Burundi : la rhétorique anticolonialiste d’Évariste Ndayishimiye
Politique

Deutsche Welle, 19.06.2020

 Au Burundi, le nouveau président a demandé aux réfugiés qui ont fui les violences de 2015 de rentrer au pays. Evariste Ndayishimiye (Photo, à gauche) s’en est aussi pris aux Occidentaux.

Comme son prédécesseur, Pierre Nkurunziza (Photo, à droite) , décédé le 8 juin dernier, le président Evariste Ndayishimiye a usé de la rhétorique anticolonialiste, très à la mode au Burundi.

"Ceux qui ont fui le Burundi et sont allés se plaindre auprès des colonisateurs, qu'est-ce que vous avez obtenu ?", s’est-il interrogé devant une foule qui lui était acquise lors de son investiture ce jeudi 18 juin.

Carina Tertsakian, chercheuse à l’ONG l'Initiative pour les droits humains au Burundi estime que "ce genre de discours n'est pas très encourageant, surtout quand on voit la situation économique catastrophique du Burundi. C'est un pays qui a désespérément besoin d'un soutien international. Donc le nouveau président aurait plutôt intérêt à être plus conciliant, plus positif, plus ouvert envers les acteurs internationaux, s'il veut obtenir leur soutien pour remettre le pays sur une voix positive en termes d'économie et de développement."

Dialogue

Le président Évariste Ndayishimiye a ajouté que "le dialogue est ancré dans la culture burundaise. Personne n'a le droit de venir nous demander de dialoguer entre nous". Le Burundi n’a de leçons à recevoir de personne, poursuit Albert Shingiro, ambassadeur du Burundi auprès de l'Onu à New-York : 

"Nous les Burundais avons un attachement particulier à notre souveraineté, à notre liberté. C’est très important de le réitérer. Mais cela ne veut pas dire que le Burundi serait contre les anciens colons. Non. C’est une histoire douloureuse qu’il faut reconnaitre et puis avancer ensemble, dans le respect mutuel", affirme le diplomate.

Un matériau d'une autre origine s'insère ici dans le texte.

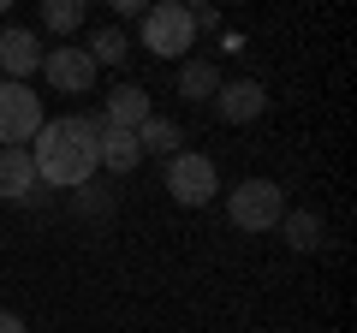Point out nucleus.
<instances>
[{
	"label": "nucleus",
	"instance_id": "obj_10",
	"mask_svg": "<svg viewBox=\"0 0 357 333\" xmlns=\"http://www.w3.org/2000/svg\"><path fill=\"white\" fill-rule=\"evenodd\" d=\"M30 191H36V161H30V149H0V196L6 203H24Z\"/></svg>",
	"mask_w": 357,
	"mask_h": 333
},
{
	"label": "nucleus",
	"instance_id": "obj_12",
	"mask_svg": "<svg viewBox=\"0 0 357 333\" xmlns=\"http://www.w3.org/2000/svg\"><path fill=\"white\" fill-rule=\"evenodd\" d=\"M178 143H185V137H178V125H173V119H161V114H149V119L137 125V149H143V155H161V161H173Z\"/></svg>",
	"mask_w": 357,
	"mask_h": 333
},
{
	"label": "nucleus",
	"instance_id": "obj_11",
	"mask_svg": "<svg viewBox=\"0 0 357 333\" xmlns=\"http://www.w3.org/2000/svg\"><path fill=\"white\" fill-rule=\"evenodd\" d=\"M96 149H102V166H114V173H131V166L143 161V149H137V131H114V125H102Z\"/></svg>",
	"mask_w": 357,
	"mask_h": 333
},
{
	"label": "nucleus",
	"instance_id": "obj_16",
	"mask_svg": "<svg viewBox=\"0 0 357 333\" xmlns=\"http://www.w3.org/2000/svg\"><path fill=\"white\" fill-rule=\"evenodd\" d=\"M42 24H48L54 36L77 30V24H84V0H48V6H42Z\"/></svg>",
	"mask_w": 357,
	"mask_h": 333
},
{
	"label": "nucleus",
	"instance_id": "obj_7",
	"mask_svg": "<svg viewBox=\"0 0 357 333\" xmlns=\"http://www.w3.org/2000/svg\"><path fill=\"white\" fill-rule=\"evenodd\" d=\"M262 107H268V90L256 77H232V84L215 90V114L227 119V125H250V119H262Z\"/></svg>",
	"mask_w": 357,
	"mask_h": 333
},
{
	"label": "nucleus",
	"instance_id": "obj_3",
	"mask_svg": "<svg viewBox=\"0 0 357 333\" xmlns=\"http://www.w3.org/2000/svg\"><path fill=\"white\" fill-rule=\"evenodd\" d=\"M42 131V95L0 77V149H24Z\"/></svg>",
	"mask_w": 357,
	"mask_h": 333
},
{
	"label": "nucleus",
	"instance_id": "obj_1",
	"mask_svg": "<svg viewBox=\"0 0 357 333\" xmlns=\"http://www.w3.org/2000/svg\"><path fill=\"white\" fill-rule=\"evenodd\" d=\"M96 137H102V114L42 119L36 149H30V161H36V179H42V185H60V191H84V185L96 179V166H102Z\"/></svg>",
	"mask_w": 357,
	"mask_h": 333
},
{
	"label": "nucleus",
	"instance_id": "obj_14",
	"mask_svg": "<svg viewBox=\"0 0 357 333\" xmlns=\"http://www.w3.org/2000/svg\"><path fill=\"white\" fill-rule=\"evenodd\" d=\"M280 232H286L292 250H316V244H321V220L310 215V208H286V215H280Z\"/></svg>",
	"mask_w": 357,
	"mask_h": 333
},
{
	"label": "nucleus",
	"instance_id": "obj_5",
	"mask_svg": "<svg viewBox=\"0 0 357 333\" xmlns=\"http://www.w3.org/2000/svg\"><path fill=\"white\" fill-rule=\"evenodd\" d=\"M167 191H173V203H185V208H203L208 196L220 191V179H215V161H208V155L178 149L173 161H167Z\"/></svg>",
	"mask_w": 357,
	"mask_h": 333
},
{
	"label": "nucleus",
	"instance_id": "obj_9",
	"mask_svg": "<svg viewBox=\"0 0 357 333\" xmlns=\"http://www.w3.org/2000/svg\"><path fill=\"white\" fill-rule=\"evenodd\" d=\"M143 119H149V90L143 84H119L102 107V125H114V131H137Z\"/></svg>",
	"mask_w": 357,
	"mask_h": 333
},
{
	"label": "nucleus",
	"instance_id": "obj_8",
	"mask_svg": "<svg viewBox=\"0 0 357 333\" xmlns=\"http://www.w3.org/2000/svg\"><path fill=\"white\" fill-rule=\"evenodd\" d=\"M42 65V54H36V36L30 30H0V72H6V84H24L30 72Z\"/></svg>",
	"mask_w": 357,
	"mask_h": 333
},
{
	"label": "nucleus",
	"instance_id": "obj_6",
	"mask_svg": "<svg viewBox=\"0 0 357 333\" xmlns=\"http://www.w3.org/2000/svg\"><path fill=\"white\" fill-rule=\"evenodd\" d=\"M42 77H48L60 95H89L96 90V60L84 48H48L42 54Z\"/></svg>",
	"mask_w": 357,
	"mask_h": 333
},
{
	"label": "nucleus",
	"instance_id": "obj_15",
	"mask_svg": "<svg viewBox=\"0 0 357 333\" xmlns=\"http://www.w3.org/2000/svg\"><path fill=\"white\" fill-rule=\"evenodd\" d=\"M126 48H131V42L119 36V30H96L84 54H89V60H96V72H102V65H119V60H126Z\"/></svg>",
	"mask_w": 357,
	"mask_h": 333
},
{
	"label": "nucleus",
	"instance_id": "obj_13",
	"mask_svg": "<svg viewBox=\"0 0 357 333\" xmlns=\"http://www.w3.org/2000/svg\"><path fill=\"white\" fill-rule=\"evenodd\" d=\"M215 90H220V72L208 60H185L178 65V95H185V102H215Z\"/></svg>",
	"mask_w": 357,
	"mask_h": 333
},
{
	"label": "nucleus",
	"instance_id": "obj_18",
	"mask_svg": "<svg viewBox=\"0 0 357 333\" xmlns=\"http://www.w3.org/2000/svg\"><path fill=\"white\" fill-rule=\"evenodd\" d=\"M0 333H30V327H24V321L13 316V309H0Z\"/></svg>",
	"mask_w": 357,
	"mask_h": 333
},
{
	"label": "nucleus",
	"instance_id": "obj_2",
	"mask_svg": "<svg viewBox=\"0 0 357 333\" xmlns=\"http://www.w3.org/2000/svg\"><path fill=\"white\" fill-rule=\"evenodd\" d=\"M227 215H232L238 232H274L280 215H286V191L274 179H244L238 191L227 196Z\"/></svg>",
	"mask_w": 357,
	"mask_h": 333
},
{
	"label": "nucleus",
	"instance_id": "obj_17",
	"mask_svg": "<svg viewBox=\"0 0 357 333\" xmlns=\"http://www.w3.org/2000/svg\"><path fill=\"white\" fill-rule=\"evenodd\" d=\"M185 13H191V30H215V24H220L215 6H185Z\"/></svg>",
	"mask_w": 357,
	"mask_h": 333
},
{
	"label": "nucleus",
	"instance_id": "obj_4",
	"mask_svg": "<svg viewBox=\"0 0 357 333\" xmlns=\"http://www.w3.org/2000/svg\"><path fill=\"white\" fill-rule=\"evenodd\" d=\"M191 42H197V30H191V13H185L178 0H161V6H149V13H143V48H149V54L178 60Z\"/></svg>",
	"mask_w": 357,
	"mask_h": 333
}]
</instances>
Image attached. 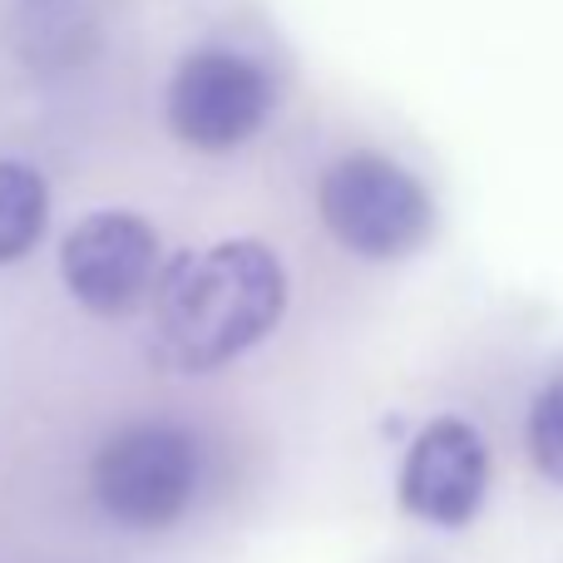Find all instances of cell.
<instances>
[{"label":"cell","instance_id":"1","mask_svg":"<svg viewBox=\"0 0 563 563\" xmlns=\"http://www.w3.org/2000/svg\"><path fill=\"white\" fill-rule=\"evenodd\" d=\"M287 277L273 247L218 243L174 257L154 282V341L178 371H213L277 327Z\"/></svg>","mask_w":563,"mask_h":563},{"label":"cell","instance_id":"2","mask_svg":"<svg viewBox=\"0 0 563 563\" xmlns=\"http://www.w3.org/2000/svg\"><path fill=\"white\" fill-rule=\"evenodd\" d=\"M198 440L184 426L144 420L99 445L89 465L95 505L124 529H168L188 515L198 495Z\"/></svg>","mask_w":563,"mask_h":563},{"label":"cell","instance_id":"3","mask_svg":"<svg viewBox=\"0 0 563 563\" xmlns=\"http://www.w3.org/2000/svg\"><path fill=\"white\" fill-rule=\"evenodd\" d=\"M321 218L361 257H400L430 233V194L386 154H346L321 174Z\"/></svg>","mask_w":563,"mask_h":563},{"label":"cell","instance_id":"4","mask_svg":"<svg viewBox=\"0 0 563 563\" xmlns=\"http://www.w3.org/2000/svg\"><path fill=\"white\" fill-rule=\"evenodd\" d=\"M168 129L203 154H223L253 139L273 114V75L238 49H194L168 79Z\"/></svg>","mask_w":563,"mask_h":563},{"label":"cell","instance_id":"5","mask_svg":"<svg viewBox=\"0 0 563 563\" xmlns=\"http://www.w3.org/2000/svg\"><path fill=\"white\" fill-rule=\"evenodd\" d=\"M65 291L95 317H129L158 282V238L139 213L104 208L79 218L59 243Z\"/></svg>","mask_w":563,"mask_h":563},{"label":"cell","instance_id":"6","mask_svg":"<svg viewBox=\"0 0 563 563\" xmlns=\"http://www.w3.org/2000/svg\"><path fill=\"white\" fill-rule=\"evenodd\" d=\"M489 495V450L470 420L440 416L410 440L400 465V509L435 529H460Z\"/></svg>","mask_w":563,"mask_h":563},{"label":"cell","instance_id":"7","mask_svg":"<svg viewBox=\"0 0 563 563\" xmlns=\"http://www.w3.org/2000/svg\"><path fill=\"white\" fill-rule=\"evenodd\" d=\"M49 188L20 158H0V263H15L45 238Z\"/></svg>","mask_w":563,"mask_h":563},{"label":"cell","instance_id":"8","mask_svg":"<svg viewBox=\"0 0 563 563\" xmlns=\"http://www.w3.org/2000/svg\"><path fill=\"white\" fill-rule=\"evenodd\" d=\"M529 455L554 485H563V376L549 380L529 410Z\"/></svg>","mask_w":563,"mask_h":563}]
</instances>
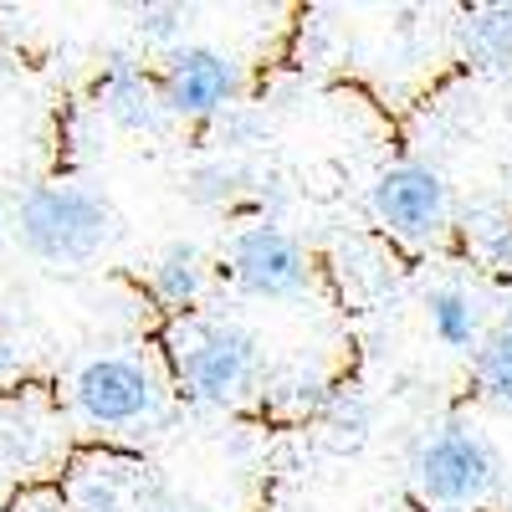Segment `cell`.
<instances>
[{"label":"cell","instance_id":"14","mask_svg":"<svg viewBox=\"0 0 512 512\" xmlns=\"http://www.w3.org/2000/svg\"><path fill=\"white\" fill-rule=\"evenodd\" d=\"M466 231H472L477 251L487 256L492 267L512 272V210H502V205H472V210H466Z\"/></svg>","mask_w":512,"mask_h":512},{"label":"cell","instance_id":"4","mask_svg":"<svg viewBox=\"0 0 512 512\" xmlns=\"http://www.w3.org/2000/svg\"><path fill=\"white\" fill-rule=\"evenodd\" d=\"M231 277L246 297H267V303H287V297L308 292V251L297 246L277 221H251L231 241Z\"/></svg>","mask_w":512,"mask_h":512},{"label":"cell","instance_id":"3","mask_svg":"<svg viewBox=\"0 0 512 512\" xmlns=\"http://www.w3.org/2000/svg\"><path fill=\"white\" fill-rule=\"evenodd\" d=\"M415 482L420 492L441 507H472L497 487V456L492 446L466 431V425H446L415 456Z\"/></svg>","mask_w":512,"mask_h":512},{"label":"cell","instance_id":"18","mask_svg":"<svg viewBox=\"0 0 512 512\" xmlns=\"http://www.w3.org/2000/svg\"><path fill=\"white\" fill-rule=\"evenodd\" d=\"M26 512H57V507H26Z\"/></svg>","mask_w":512,"mask_h":512},{"label":"cell","instance_id":"8","mask_svg":"<svg viewBox=\"0 0 512 512\" xmlns=\"http://www.w3.org/2000/svg\"><path fill=\"white\" fill-rule=\"evenodd\" d=\"M103 113L118 128H134V134H154V128H164V118H169L164 88H154L128 57H113V67L103 77Z\"/></svg>","mask_w":512,"mask_h":512},{"label":"cell","instance_id":"1","mask_svg":"<svg viewBox=\"0 0 512 512\" xmlns=\"http://www.w3.org/2000/svg\"><path fill=\"white\" fill-rule=\"evenodd\" d=\"M16 231L21 246L41 262L77 267L113 241V210L103 195L82 185H36L16 200Z\"/></svg>","mask_w":512,"mask_h":512},{"label":"cell","instance_id":"16","mask_svg":"<svg viewBox=\"0 0 512 512\" xmlns=\"http://www.w3.org/2000/svg\"><path fill=\"white\" fill-rule=\"evenodd\" d=\"M82 512H118V487L113 482H88L82 487Z\"/></svg>","mask_w":512,"mask_h":512},{"label":"cell","instance_id":"10","mask_svg":"<svg viewBox=\"0 0 512 512\" xmlns=\"http://www.w3.org/2000/svg\"><path fill=\"white\" fill-rule=\"evenodd\" d=\"M154 292H159V303L169 308H195L200 303V292H205V262H200V251L175 241L159 262H154Z\"/></svg>","mask_w":512,"mask_h":512},{"label":"cell","instance_id":"15","mask_svg":"<svg viewBox=\"0 0 512 512\" xmlns=\"http://www.w3.org/2000/svg\"><path fill=\"white\" fill-rule=\"evenodd\" d=\"M185 31H190V11L185 6H139V36L154 41V47H175L180 52Z\"/></svg>","mask_w":512,"mask_h":512},{"label":"cell","instance_id":"7","mask_svg":"<svg viewBox=\"0 0 512 512\" xmlns=\"http://www.w3.org/2000/svg\"><path fill=\"white\" fill-rule=\"evenodd\" d=\"M77 410L93 425H139L159 410V384L139 359H93L77 369Z\"/></svg>","mask_w":512,"mask_h":512},{"label":"cell","instance_id":"13","mask_svg":"<svg viewBox=\"0 0 512 512\" xmlns=\"http://www.w3.org/2000/svg\"><path fill=\"white\" fill-rule=\"evenodd\" d=\"M246 169L241 164H231V159H210V164H195L190 169V180H185V195L195 200V205H205V210H221V205H231L241 190H246Z\"/></svg>","mask_w":512,"mask_h":512},{"label":"cell","instance_id":"12","mask_svg":"<svg viewBox=\"0 0 512 512\" xmlns=\"http://www.w3.org/2000/svg\"><path fill=\"white\" fill-rule=\"evenodd\" d=\"M477 384H482V395L492 410L512 415V328L482 338V349H477Z\"/></svg>","mask_w":512,"mask_h":512},{"label":"cell","instance_id":"17","mask_svg":"<svg viewBox=\"0 0 512 512\" xmlns=\"http://www.w3.org/2000/svg\"><path fill=\"white\" fill-rule=\"evenodd\" d=\"M11 369H16V349H11V344H0V379H6Z\"/></svg>","mask_w":512,"mask_h":512},{"label":"cell","instance_id":"5","mask_svg":"<svg viewBox=\"0 0 512 512\" xmlns=\"http://www.w3.org/2000/svg\"><path fill=\"white\" fill-rule=\"evenodd\" d=\"M379 226H390L400 241H436L451 216L446 180L431 164H390L369 190Z\"/></svg>","mask_w":512,"mask_h":512},{"label":"cell","instance_id":"11","mask_svg":"<svg viewBox=\"0 0 512 512\" xmlns=\"http://www.w3.org/2000/svg\"><path fill=\"white\" fill-rule=\"evenodd\" d=\"M466 52L482 67H512V6H482L461 26Z\"/></svg>","mask_w":512,"mask_h":512},{"label":"cell","instance_id":"2","mask_svg":"<svg viewBox=\"0 0 512 512\" xmlns=\"http://www.w3.org/2000/svg\"><path fill=\"white\" fill-rule=\"evenodd\" d=\"M262 374V344L241 323H195L180 338V379L205 405L241 400Z\"/></svg>","mask_w":512,"mask_h":512},{"label":"cell","instance_id":"6","mask_svg":"<svg viewBox=\"0 0 512 512\" xmlns=\"http://www.w3.org/2000/svg\"><path fill=\"white\" fill-rule=\"evenodd\" d=\"M246 88V72L236 57L216 52V47H180L169 52V72H164V108L169 118H221L236 108Z\"/></svg>","mask_w":512,"mask_h":512},{"label":"cell","instance_id":"9","mask_svg":"<svg viewBox=\"0 0 512 512\" xmlns=\"http://www.w3.org/2000/svg\"><path fill=\"white\" fill-rule=\"evenodd\" d=\"M431 308V333L441 338L446 349H482V313H477V297L461 292V287H436L425 297Z\"/></svg>","mask_w":512,"mask_h":512}]
</instances>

"Il n’y a pas d’exilés heureux"

Fabien Cishahayo, d’origine burundaise et chargé de cours au département de communication de l'Université de Montréal au Canada appelle les protagonistes à se parler :

"Il y a un travail à faire du côté du pouvoir et un travail à faire du côté des gens qui sont à l’extérieur aussi. Il a tendu la main, il revient aux autres de la saisir. L’exil est toujours une tragédie. Il n’y a pas d’exilés heureux. Je pense qu’il faut un minimum de confiance, qu’ils entreprennent des démarches, qu’ils l’approchent et qu’ils voient dans quelle condition ce retour peut s’opérer", suggère l’enseignant-chercheur au micro de la DW.

Selon François Nyamoya, le secrétaire général du Mouvement pour la solidarité et la démocratie (MSD), un parti d'opposition, le nouveau pouvoir n’a pas encore donné les gages qui pourraient garantir le retour au pays des milliers de Burundais qui ont fui depuis 2015 la répression du régime de Pierre Nkurunziza.